The general problems of non-traditional authorship attribution as reported by Rudman (Rudman, 1998) are discussed only in so far as they have first level bearing on each sub-assumption (e.g.):
Is the number of style markers infinite? Is style an open ended system? (This is a follow-up on a discussion at the Kingstown conference.)
Do each of these statistical tests need their own theoretical underpinnings? Michael Farringdon's discussion of the criticism that, "QSUM has no theoretical basis," is explicated.
There are two strategies to making progress toward finding the correct underlying theory, (1) the so-called "top-down" approach where one postulates a complete theory of everything... (2) the empirically based "bottom up" approach where one uses experimental data to make smaller, incremental steps.
Rothstein [1998] p. 4
This section discusses the "top-down" and "bottom-up" experimental strategies for moving the hypothesis to a correct theory and thence to studies that can prove or disprove the theory. I have not found a "top-down" approach in the literature -- and, understandably so, if for no other reason than logistics.

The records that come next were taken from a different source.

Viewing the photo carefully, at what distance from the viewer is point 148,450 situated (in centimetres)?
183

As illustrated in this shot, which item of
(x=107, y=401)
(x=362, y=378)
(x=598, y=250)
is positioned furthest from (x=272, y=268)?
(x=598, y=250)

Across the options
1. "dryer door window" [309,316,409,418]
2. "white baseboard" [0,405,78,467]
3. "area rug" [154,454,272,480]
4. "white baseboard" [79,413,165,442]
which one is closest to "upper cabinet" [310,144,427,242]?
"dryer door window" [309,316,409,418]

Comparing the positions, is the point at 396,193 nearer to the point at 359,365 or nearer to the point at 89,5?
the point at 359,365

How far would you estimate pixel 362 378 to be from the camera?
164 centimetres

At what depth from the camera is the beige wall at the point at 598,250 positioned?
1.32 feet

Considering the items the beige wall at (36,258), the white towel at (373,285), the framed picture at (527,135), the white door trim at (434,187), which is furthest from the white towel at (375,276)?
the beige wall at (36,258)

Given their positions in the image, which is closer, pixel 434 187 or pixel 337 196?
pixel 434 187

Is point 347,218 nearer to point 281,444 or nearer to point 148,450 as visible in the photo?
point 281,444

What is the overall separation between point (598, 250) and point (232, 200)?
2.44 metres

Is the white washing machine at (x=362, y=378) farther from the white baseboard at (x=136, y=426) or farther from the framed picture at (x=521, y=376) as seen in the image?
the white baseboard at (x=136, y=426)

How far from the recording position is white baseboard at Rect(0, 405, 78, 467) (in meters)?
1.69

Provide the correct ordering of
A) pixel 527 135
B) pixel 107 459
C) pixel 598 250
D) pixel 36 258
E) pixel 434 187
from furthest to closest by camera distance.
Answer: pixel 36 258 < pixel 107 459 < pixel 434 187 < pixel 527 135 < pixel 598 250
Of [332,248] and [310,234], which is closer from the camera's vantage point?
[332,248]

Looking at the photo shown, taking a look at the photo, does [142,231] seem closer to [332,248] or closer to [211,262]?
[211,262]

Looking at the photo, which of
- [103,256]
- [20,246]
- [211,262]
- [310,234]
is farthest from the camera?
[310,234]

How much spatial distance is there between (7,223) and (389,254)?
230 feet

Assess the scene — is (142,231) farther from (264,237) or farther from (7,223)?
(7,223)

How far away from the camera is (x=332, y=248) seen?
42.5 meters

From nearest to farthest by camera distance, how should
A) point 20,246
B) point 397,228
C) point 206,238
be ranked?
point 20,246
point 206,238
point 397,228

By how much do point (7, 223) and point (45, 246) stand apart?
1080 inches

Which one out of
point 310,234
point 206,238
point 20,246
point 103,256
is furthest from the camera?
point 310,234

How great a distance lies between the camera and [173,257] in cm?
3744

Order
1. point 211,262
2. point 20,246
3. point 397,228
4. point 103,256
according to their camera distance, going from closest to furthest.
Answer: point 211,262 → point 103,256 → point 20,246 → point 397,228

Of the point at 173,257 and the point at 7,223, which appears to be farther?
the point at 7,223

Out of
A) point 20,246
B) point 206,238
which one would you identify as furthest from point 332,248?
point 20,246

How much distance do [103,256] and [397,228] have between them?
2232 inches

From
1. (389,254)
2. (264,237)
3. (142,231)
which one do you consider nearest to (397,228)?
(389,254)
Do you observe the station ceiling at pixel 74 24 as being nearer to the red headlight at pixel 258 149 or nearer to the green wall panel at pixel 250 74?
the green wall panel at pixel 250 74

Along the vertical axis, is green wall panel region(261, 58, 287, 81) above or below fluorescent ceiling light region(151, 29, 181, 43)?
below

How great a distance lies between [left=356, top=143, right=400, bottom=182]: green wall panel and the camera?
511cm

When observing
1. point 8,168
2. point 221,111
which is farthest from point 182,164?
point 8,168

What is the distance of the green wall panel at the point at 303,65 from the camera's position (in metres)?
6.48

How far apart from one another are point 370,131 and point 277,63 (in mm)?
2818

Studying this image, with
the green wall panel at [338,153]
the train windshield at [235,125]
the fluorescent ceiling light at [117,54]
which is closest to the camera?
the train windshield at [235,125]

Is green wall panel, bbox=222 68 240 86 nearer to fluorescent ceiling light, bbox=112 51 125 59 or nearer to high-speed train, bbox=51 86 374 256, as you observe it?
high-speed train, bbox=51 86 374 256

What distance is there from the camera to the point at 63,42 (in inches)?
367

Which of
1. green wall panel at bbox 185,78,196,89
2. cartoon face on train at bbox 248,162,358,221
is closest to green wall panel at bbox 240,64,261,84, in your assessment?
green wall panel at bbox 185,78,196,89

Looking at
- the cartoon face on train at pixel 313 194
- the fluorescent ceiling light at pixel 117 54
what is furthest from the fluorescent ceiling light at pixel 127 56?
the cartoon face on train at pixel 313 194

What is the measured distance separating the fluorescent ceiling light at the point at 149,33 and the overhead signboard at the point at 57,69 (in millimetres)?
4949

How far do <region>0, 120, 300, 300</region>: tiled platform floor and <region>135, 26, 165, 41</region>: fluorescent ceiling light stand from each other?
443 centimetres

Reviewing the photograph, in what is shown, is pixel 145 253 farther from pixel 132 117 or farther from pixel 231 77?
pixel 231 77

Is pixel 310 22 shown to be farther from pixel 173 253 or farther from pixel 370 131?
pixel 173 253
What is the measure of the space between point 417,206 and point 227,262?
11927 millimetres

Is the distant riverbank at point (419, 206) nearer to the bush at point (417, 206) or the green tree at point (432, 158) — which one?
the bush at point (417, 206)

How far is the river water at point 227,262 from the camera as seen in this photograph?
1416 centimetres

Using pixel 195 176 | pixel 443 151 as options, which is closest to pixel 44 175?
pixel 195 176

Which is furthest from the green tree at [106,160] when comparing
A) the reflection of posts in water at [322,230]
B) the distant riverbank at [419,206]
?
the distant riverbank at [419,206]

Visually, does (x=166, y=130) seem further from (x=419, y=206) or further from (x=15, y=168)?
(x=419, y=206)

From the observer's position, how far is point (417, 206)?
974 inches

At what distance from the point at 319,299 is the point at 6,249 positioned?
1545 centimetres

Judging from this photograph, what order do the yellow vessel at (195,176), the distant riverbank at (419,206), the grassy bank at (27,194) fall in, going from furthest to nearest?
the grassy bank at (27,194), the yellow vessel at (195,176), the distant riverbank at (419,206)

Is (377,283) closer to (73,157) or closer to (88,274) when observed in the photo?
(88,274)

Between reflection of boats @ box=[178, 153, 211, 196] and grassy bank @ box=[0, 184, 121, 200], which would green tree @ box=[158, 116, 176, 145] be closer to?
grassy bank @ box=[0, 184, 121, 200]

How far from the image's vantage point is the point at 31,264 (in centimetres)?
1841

One experimental approach to test the hypothesis, a hybrid of the "top-down" and "bottom-up" is given here and discussed:
These constraints eliminate the need to show that a writer's style changes over time, over genre, or language.
The question, "How can we be sure that (n2) is truly representative," is discussed.
The question, "How do we know (n3) is large enough," is discussed.
The statement that, "This should be done using as many style markers as possible," is explicated. A short discussion of the statistics behind the adjudication of each style marker is presented.
The determination of each variable "n*" is discussed.
This type of study should be done for every non-traditional authorship attribution study as part of the control. It is important to realize that if this type of control is carried out for every authorship study and if it is consistently shown that every author has a unique style, q.e.d., the hypothesis, is proven!
A survey and critique of some important "bottom-up" studies is presented. The importance of attacking both strategies simultaneously is discussed.